Il catalogo Adelphi – nato nel 1962 a partire dall’edizione critica delle opere di Nietzsche, e come costola e scisma da Einaudi – conta migliaia di titoli e spazia attraverso tutte le epoche, le culture e le branche del sapere. Può dare un senso di vertigine: «Siento un poco de vértigo. / No estoy acostumbrado a la eternidad», come diceva Borges di fronte alla ricostruzione-traslazione medievale e museale di The Cloisters. Può indurre, in quanto biblioteca universale, un senso di soggezione e inadeguatezza personale, di dismisura e oppressione. Ma si tratta di una fase passeggera, e all’interno del catalogo stesso ci soccorre un volumetto, Una biblioteca della letteratura universale, in cui Hermann Hesse in un saggio del 1920 ben descrive la fase opposta e complementare: quello stadio di libertà, illuminazione e consapevolezza che il lettore in alcuni momenti attinge. A questo livello, il lettore che «non è già più un lettore» sa «che tutta la poesia e la filosofia del mondo si trova anche in lui stesso, che anche il più grande dei poeti non ha attinto da altra fonte che quella che ciascuno di noi ha in se stesso». «Basta che tu abbia sostato anche una volta sola sul gradino in cui il ciottolo in mezzo alla via ha per te lo stesso valore di Goethe e di Tolstoj, e vedrai che in seguito trarrai da Goethe, da Tolstoj e da tutti gli scrittori infinitamente più valore, più succo e più miele, più accettazione della vita e di te stesso che tu non abbia mai fatto per l’addietro».


In chiusura, perché bisogna pur concludere pur non sapendo come, voglio accennare alla recente e sontuosa collana Animalia.
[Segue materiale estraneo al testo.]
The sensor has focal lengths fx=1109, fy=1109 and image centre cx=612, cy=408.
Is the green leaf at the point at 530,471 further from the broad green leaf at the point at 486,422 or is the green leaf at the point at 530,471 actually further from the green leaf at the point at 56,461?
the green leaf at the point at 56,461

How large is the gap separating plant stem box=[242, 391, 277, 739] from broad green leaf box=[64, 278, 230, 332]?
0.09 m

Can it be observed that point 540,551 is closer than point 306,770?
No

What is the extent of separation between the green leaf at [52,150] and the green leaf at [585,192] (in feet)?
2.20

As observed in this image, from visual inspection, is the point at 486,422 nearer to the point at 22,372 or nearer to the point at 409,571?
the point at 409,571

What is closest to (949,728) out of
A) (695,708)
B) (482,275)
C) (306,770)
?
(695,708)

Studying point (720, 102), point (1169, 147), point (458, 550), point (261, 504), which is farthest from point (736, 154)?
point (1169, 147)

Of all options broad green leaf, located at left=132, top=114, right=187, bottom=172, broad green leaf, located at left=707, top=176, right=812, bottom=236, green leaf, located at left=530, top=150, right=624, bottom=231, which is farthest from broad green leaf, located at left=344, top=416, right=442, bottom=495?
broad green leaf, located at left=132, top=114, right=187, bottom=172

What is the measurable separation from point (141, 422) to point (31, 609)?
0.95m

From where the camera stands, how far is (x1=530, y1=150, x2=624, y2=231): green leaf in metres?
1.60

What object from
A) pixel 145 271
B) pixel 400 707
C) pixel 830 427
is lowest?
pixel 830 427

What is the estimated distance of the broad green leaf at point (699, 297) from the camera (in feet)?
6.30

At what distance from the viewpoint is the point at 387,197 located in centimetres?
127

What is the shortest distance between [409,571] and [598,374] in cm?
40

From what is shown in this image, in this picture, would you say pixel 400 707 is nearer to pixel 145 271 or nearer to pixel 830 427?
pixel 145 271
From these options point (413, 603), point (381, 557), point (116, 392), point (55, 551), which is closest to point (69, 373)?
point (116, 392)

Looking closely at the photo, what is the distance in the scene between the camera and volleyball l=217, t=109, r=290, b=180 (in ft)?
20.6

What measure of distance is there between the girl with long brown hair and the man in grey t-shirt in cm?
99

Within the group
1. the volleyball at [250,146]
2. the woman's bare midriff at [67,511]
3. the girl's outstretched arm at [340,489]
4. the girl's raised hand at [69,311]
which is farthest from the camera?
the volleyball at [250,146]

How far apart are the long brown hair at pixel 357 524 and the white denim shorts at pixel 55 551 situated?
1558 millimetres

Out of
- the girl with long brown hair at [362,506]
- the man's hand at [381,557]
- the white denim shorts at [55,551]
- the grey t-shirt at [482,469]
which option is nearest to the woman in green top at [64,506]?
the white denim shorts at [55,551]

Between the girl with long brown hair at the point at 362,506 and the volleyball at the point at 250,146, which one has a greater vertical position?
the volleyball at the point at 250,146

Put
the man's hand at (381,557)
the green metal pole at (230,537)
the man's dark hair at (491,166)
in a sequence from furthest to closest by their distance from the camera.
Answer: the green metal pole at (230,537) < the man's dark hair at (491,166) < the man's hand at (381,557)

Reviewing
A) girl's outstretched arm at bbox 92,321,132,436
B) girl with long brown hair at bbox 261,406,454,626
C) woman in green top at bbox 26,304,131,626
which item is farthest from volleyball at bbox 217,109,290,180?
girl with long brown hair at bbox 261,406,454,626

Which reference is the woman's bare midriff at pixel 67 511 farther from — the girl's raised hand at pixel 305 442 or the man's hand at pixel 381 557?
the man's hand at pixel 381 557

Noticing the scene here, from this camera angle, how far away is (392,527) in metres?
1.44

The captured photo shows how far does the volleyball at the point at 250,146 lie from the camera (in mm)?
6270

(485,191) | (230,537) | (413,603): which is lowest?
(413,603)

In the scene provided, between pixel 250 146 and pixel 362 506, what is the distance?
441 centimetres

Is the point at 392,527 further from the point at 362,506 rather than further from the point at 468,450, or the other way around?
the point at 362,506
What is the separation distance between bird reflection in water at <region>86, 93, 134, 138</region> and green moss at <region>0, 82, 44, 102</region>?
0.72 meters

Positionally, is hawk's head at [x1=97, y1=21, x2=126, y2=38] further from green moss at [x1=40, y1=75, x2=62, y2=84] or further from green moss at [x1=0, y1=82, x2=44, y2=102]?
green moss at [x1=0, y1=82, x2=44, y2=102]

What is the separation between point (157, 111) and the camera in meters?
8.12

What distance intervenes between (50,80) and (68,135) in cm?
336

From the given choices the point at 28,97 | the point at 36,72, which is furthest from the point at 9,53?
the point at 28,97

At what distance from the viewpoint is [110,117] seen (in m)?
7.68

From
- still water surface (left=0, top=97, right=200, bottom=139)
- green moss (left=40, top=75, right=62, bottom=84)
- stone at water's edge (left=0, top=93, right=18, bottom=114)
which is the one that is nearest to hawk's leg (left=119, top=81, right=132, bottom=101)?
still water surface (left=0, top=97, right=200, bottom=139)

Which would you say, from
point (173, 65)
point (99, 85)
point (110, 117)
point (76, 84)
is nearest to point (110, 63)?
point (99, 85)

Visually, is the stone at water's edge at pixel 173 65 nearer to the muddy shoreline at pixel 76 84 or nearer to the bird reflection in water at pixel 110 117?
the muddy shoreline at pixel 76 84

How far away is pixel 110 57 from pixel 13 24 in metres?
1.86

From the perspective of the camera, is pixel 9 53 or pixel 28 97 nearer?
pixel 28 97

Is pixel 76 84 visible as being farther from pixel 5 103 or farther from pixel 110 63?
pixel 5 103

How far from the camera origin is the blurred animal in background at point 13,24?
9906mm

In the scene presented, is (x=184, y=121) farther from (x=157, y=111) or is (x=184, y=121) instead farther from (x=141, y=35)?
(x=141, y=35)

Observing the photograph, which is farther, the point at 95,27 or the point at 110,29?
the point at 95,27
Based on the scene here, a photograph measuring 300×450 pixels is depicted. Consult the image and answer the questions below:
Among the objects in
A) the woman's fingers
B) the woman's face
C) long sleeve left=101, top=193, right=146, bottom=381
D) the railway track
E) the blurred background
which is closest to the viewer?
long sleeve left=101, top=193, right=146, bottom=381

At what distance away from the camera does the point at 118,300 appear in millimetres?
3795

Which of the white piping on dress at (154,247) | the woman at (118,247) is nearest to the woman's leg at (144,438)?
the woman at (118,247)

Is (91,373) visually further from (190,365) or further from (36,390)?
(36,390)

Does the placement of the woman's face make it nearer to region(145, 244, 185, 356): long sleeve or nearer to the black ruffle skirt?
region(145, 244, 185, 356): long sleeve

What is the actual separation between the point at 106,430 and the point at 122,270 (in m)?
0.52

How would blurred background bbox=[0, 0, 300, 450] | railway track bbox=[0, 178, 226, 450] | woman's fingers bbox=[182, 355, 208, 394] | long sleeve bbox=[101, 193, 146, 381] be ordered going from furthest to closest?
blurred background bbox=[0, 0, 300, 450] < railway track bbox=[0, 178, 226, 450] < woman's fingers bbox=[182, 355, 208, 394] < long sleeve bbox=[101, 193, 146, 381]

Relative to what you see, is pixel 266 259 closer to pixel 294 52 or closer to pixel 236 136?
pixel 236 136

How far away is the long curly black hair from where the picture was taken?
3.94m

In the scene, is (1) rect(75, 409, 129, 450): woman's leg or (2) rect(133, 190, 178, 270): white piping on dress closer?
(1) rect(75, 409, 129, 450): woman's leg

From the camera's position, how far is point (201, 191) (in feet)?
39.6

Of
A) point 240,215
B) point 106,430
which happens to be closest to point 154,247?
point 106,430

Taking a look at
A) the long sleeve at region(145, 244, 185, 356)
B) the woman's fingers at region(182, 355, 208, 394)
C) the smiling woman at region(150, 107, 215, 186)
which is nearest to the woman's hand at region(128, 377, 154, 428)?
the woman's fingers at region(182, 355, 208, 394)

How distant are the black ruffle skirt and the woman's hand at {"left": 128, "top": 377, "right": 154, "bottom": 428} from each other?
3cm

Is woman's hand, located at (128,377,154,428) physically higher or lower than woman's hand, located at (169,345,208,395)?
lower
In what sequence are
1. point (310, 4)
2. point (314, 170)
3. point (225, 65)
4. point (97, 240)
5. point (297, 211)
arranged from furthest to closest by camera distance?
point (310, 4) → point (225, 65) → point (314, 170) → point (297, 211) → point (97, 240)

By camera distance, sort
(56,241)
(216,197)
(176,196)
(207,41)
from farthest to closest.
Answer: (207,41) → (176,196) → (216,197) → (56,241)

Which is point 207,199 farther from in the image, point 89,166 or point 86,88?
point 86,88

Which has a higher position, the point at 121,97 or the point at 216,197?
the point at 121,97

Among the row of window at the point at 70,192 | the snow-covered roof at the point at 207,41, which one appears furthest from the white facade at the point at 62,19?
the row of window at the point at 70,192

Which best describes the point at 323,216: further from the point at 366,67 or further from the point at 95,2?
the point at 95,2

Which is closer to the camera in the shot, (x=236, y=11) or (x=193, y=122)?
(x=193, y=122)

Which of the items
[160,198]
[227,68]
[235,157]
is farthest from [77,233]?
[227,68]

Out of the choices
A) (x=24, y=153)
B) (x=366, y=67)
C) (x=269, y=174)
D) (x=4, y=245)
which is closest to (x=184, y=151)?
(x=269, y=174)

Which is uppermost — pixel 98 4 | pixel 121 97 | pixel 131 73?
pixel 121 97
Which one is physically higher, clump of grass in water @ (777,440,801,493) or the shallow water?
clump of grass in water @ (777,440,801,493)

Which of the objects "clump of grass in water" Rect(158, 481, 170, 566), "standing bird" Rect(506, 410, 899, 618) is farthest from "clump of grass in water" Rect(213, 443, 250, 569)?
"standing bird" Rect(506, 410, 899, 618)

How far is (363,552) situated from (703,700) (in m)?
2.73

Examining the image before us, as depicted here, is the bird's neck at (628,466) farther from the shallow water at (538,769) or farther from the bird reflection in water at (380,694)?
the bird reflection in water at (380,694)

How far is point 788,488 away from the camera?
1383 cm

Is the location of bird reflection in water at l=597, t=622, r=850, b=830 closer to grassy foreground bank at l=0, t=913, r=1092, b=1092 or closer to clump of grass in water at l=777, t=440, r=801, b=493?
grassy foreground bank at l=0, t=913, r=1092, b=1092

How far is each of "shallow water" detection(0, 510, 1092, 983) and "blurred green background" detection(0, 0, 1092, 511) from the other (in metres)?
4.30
Nata nel 2018, a oggi ha all’attivo sei uscite, volumi corposi che coniugano etologia, neuroscienze e biologia a un’alta qualità di scrittura (e di traduzione). Il primo si intitola Al di là delle parole, il quarto L’evoluzione della bellezza. E voglio ricordare un’altra collana Adelphi che mi è cara perché i due volumetti che ne possiedo li ho ricevuti in regalo da un amico sapiente e bibliofilo. La collana si chiama Biblioteca minima e i libricini sono entrambi di Ceronetti: Per non dimenticare la memoria (2016) e L’occhio del barbagianni (2014), che finisce con questa dedica petrarchesca, adatta, mi pare, a rivolgersi a un personaggio della levatura di Calasso: exiguum ne despice munus amici. Non disdegnare, accogli con benevolenza il piccolo dono di un amico.